[START]

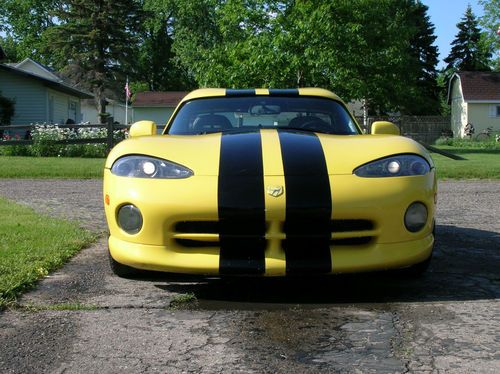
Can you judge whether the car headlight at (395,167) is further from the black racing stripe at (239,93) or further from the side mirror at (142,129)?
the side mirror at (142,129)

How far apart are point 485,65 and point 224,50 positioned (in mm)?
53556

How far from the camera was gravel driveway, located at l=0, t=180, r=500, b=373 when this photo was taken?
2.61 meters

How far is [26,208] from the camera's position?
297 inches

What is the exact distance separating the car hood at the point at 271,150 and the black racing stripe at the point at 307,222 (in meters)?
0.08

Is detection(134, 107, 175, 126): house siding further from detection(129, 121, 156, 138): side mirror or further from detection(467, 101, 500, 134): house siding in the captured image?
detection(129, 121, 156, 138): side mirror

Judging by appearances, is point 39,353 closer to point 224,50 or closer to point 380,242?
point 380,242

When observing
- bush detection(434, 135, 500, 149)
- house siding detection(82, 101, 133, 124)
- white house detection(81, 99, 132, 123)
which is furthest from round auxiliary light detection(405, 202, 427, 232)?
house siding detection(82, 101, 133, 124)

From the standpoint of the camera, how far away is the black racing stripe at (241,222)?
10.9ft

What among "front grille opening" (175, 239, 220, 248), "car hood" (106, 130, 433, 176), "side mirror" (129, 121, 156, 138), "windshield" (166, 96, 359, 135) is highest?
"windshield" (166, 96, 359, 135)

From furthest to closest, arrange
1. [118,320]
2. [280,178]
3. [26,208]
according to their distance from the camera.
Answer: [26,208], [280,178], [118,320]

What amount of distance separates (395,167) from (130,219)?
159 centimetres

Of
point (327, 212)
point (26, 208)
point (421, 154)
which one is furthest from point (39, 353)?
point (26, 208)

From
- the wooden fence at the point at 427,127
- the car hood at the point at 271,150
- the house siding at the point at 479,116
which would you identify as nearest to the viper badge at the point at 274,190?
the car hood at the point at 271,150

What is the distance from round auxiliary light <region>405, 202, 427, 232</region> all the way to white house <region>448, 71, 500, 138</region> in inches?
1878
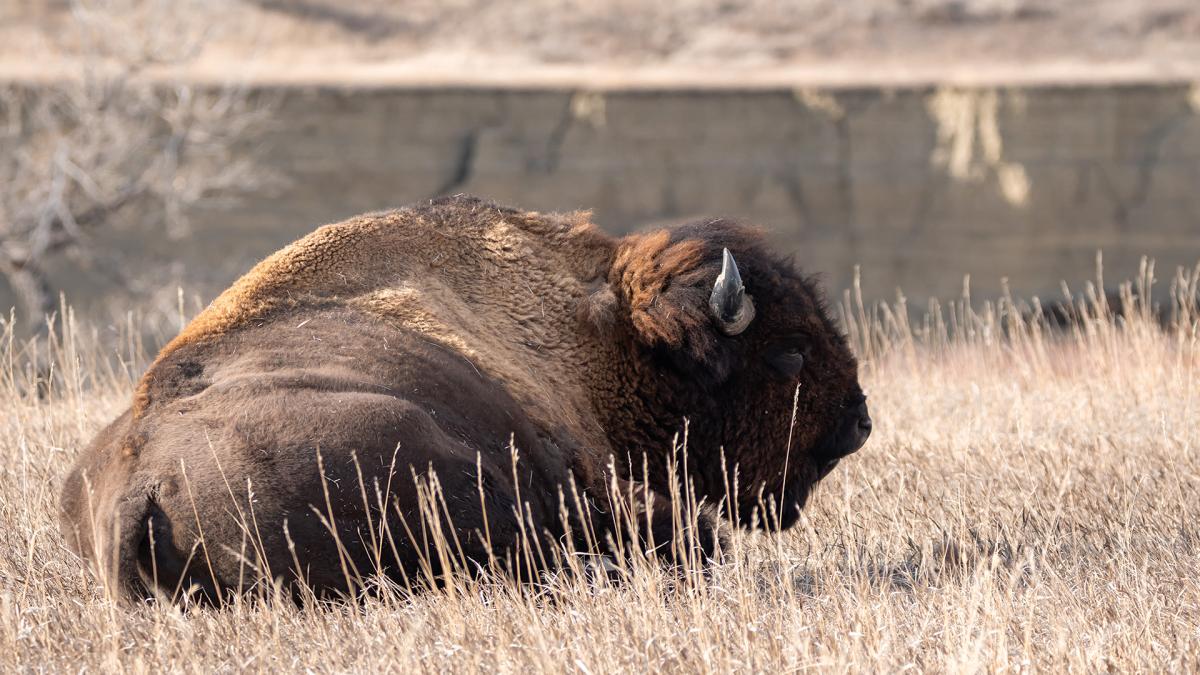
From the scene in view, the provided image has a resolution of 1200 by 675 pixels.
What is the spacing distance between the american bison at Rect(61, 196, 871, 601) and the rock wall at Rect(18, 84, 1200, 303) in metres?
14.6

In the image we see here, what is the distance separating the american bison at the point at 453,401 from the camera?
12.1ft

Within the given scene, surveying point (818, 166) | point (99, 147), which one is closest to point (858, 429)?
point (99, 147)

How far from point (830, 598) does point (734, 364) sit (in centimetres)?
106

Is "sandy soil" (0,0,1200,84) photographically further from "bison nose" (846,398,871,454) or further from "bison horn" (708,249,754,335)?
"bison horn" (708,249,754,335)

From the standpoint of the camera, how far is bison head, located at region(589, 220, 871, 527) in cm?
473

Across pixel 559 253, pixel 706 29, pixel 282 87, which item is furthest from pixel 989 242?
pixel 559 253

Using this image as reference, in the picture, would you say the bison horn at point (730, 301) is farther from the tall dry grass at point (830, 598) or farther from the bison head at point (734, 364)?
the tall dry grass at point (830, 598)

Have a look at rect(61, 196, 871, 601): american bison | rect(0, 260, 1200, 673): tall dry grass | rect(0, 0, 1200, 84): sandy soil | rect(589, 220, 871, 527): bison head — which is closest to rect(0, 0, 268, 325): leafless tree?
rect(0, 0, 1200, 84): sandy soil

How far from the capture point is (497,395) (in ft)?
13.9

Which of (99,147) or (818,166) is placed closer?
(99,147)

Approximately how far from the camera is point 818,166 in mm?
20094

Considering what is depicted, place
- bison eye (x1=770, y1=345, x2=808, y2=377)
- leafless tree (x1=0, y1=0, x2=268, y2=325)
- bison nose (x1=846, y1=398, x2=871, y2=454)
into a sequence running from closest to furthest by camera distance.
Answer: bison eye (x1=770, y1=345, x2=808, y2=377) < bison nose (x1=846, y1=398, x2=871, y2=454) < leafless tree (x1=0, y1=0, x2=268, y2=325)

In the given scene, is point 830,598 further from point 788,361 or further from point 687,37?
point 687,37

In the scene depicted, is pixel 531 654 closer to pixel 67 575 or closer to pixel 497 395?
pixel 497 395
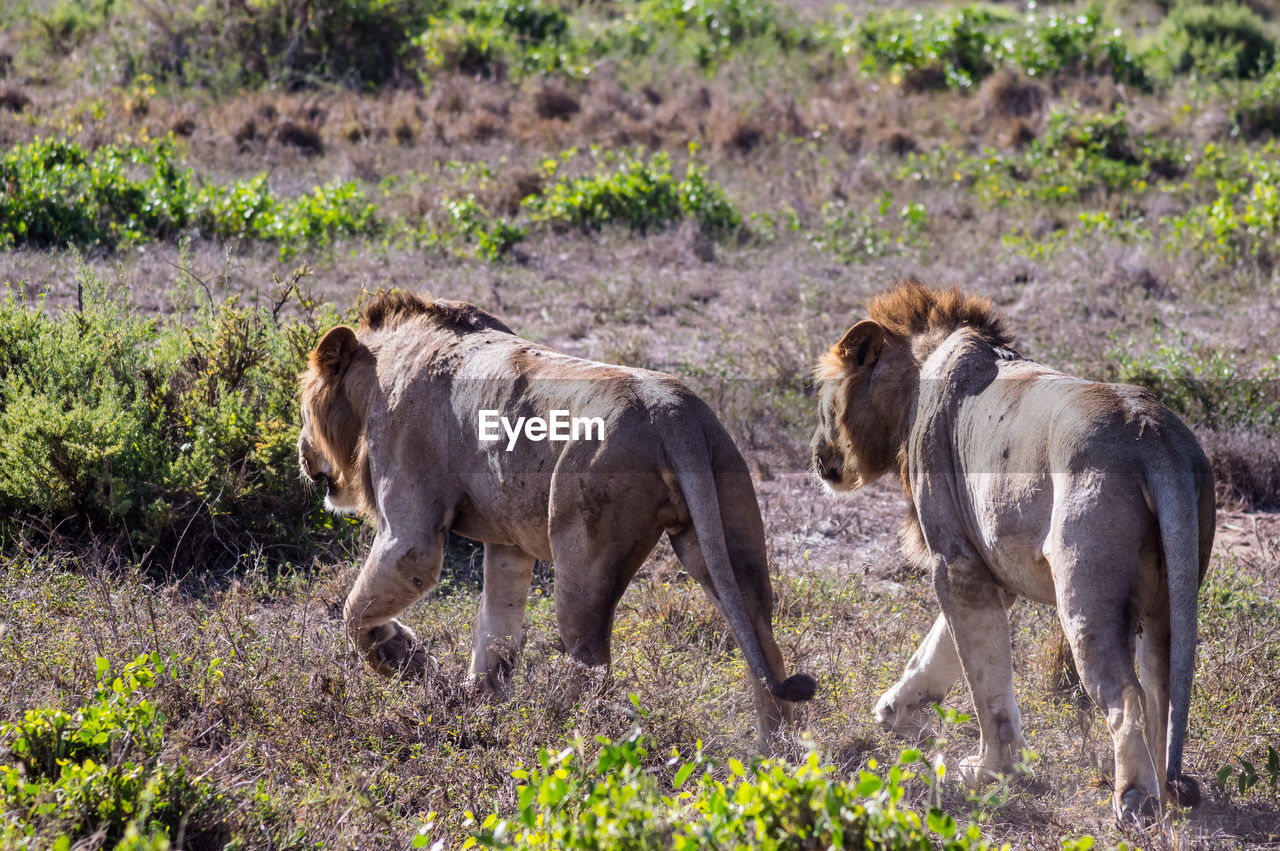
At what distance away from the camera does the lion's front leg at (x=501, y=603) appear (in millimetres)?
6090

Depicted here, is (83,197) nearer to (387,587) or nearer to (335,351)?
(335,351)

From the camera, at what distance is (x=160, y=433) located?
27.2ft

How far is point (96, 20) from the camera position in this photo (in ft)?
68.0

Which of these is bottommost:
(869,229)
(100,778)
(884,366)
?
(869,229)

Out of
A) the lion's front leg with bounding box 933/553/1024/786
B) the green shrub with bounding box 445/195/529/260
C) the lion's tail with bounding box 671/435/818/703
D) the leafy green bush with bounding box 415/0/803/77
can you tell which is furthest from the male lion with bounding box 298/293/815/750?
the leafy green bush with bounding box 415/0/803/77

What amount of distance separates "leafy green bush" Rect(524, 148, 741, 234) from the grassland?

[END]
[START]

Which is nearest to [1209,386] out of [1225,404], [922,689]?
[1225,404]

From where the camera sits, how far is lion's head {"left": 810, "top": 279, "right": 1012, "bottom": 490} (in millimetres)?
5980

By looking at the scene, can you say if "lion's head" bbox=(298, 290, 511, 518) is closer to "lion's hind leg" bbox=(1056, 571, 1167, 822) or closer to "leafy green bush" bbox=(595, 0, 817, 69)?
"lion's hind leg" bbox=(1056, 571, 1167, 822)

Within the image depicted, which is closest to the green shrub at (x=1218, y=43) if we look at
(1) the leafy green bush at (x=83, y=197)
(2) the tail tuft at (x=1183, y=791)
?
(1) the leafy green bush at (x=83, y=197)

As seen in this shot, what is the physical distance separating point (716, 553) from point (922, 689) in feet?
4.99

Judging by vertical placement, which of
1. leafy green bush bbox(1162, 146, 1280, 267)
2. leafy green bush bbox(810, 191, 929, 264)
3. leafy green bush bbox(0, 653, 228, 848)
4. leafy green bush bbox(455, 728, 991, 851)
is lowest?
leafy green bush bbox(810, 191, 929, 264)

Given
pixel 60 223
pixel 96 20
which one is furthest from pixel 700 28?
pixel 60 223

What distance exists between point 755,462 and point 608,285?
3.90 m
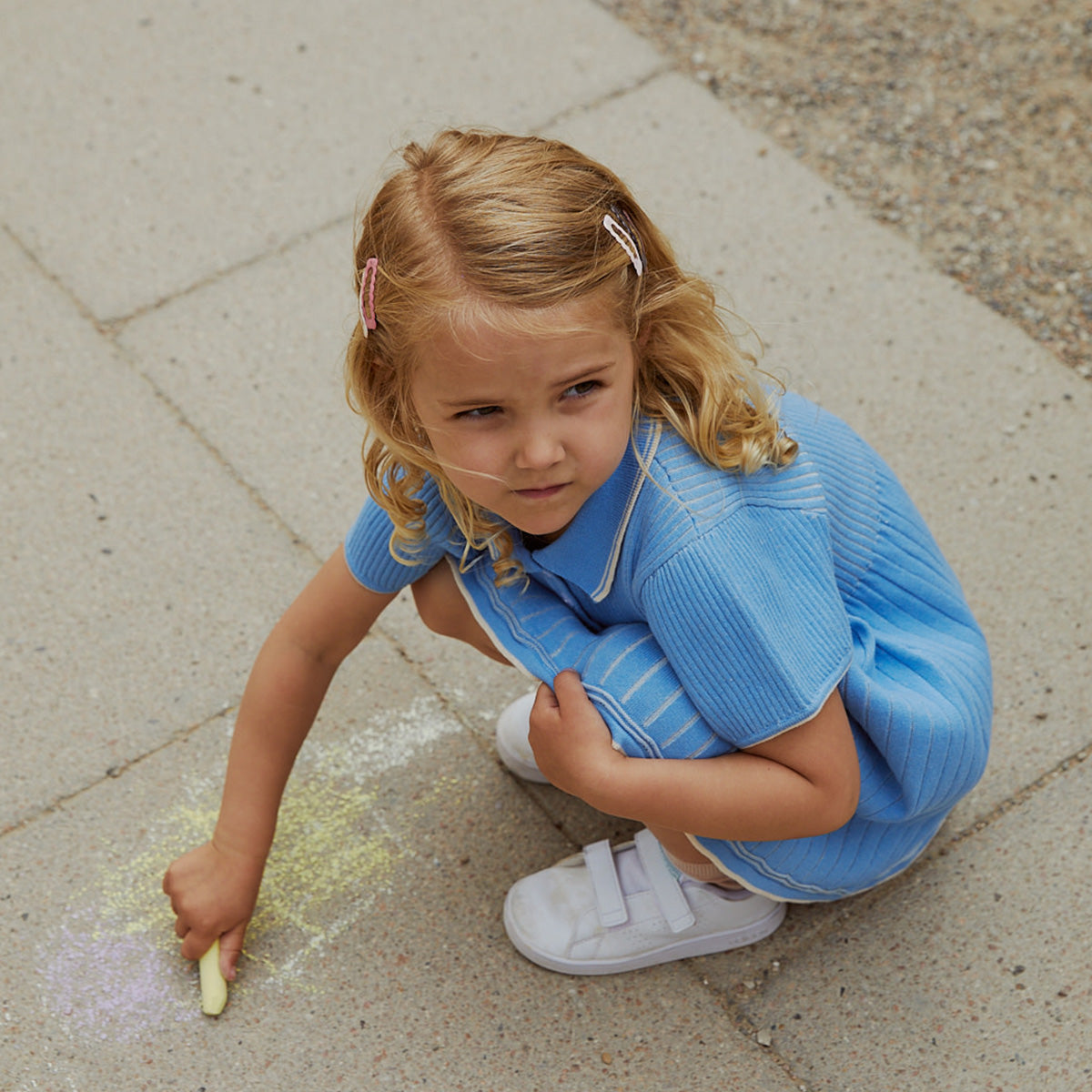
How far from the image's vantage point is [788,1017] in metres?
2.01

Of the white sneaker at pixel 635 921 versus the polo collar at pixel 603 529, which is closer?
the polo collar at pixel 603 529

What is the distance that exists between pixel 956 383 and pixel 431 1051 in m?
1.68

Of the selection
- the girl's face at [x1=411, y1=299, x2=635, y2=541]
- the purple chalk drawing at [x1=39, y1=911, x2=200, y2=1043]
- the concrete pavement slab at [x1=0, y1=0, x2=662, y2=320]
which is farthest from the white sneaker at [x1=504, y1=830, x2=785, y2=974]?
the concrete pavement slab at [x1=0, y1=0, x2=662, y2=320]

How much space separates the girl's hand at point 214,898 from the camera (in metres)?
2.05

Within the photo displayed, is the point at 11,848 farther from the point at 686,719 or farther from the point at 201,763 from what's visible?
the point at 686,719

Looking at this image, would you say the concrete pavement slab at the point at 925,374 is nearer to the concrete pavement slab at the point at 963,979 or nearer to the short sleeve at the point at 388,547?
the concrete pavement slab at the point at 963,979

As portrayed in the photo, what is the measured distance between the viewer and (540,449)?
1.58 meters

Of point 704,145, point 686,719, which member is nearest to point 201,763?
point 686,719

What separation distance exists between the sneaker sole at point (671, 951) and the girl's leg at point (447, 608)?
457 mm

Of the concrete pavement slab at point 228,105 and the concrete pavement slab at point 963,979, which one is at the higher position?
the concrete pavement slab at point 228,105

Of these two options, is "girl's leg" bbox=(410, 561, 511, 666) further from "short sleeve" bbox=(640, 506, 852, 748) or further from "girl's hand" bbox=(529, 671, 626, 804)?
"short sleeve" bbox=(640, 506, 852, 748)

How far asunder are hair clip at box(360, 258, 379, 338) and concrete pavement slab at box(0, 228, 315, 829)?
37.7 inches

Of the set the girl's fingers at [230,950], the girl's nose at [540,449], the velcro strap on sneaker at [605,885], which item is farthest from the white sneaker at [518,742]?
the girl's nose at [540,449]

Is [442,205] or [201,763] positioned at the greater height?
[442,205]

[END]

Return every line from the entries above that contains the word "further".

Expected answer:
Can you judge whether the car headlight at (395,167) is further from the black racing stripe at (239,93) or further from the side mirror at (142,129)?
Is detection(134, 107, 175, 126): house siding further from detection(129, 121, 156, 138): side mirror or further from detection(467, 101, 500, 134): house siding in the captured image?
Is "sandy soil" (0,0,1200,84) photographically further from "bison nose" (846,398,871,454) or further from "bison horn" (708,249,754,335)?
In the given scene, is point 830,598 further from point 788,361 or further from point 687,37?
Of these two options, is "girl's leg" bbox=(410, 561, 511, 666) further from "short sleeve" bbox=(640, 506, 852, 748) or further from "girl's hand" bbox=(529, 671, 626, 804)?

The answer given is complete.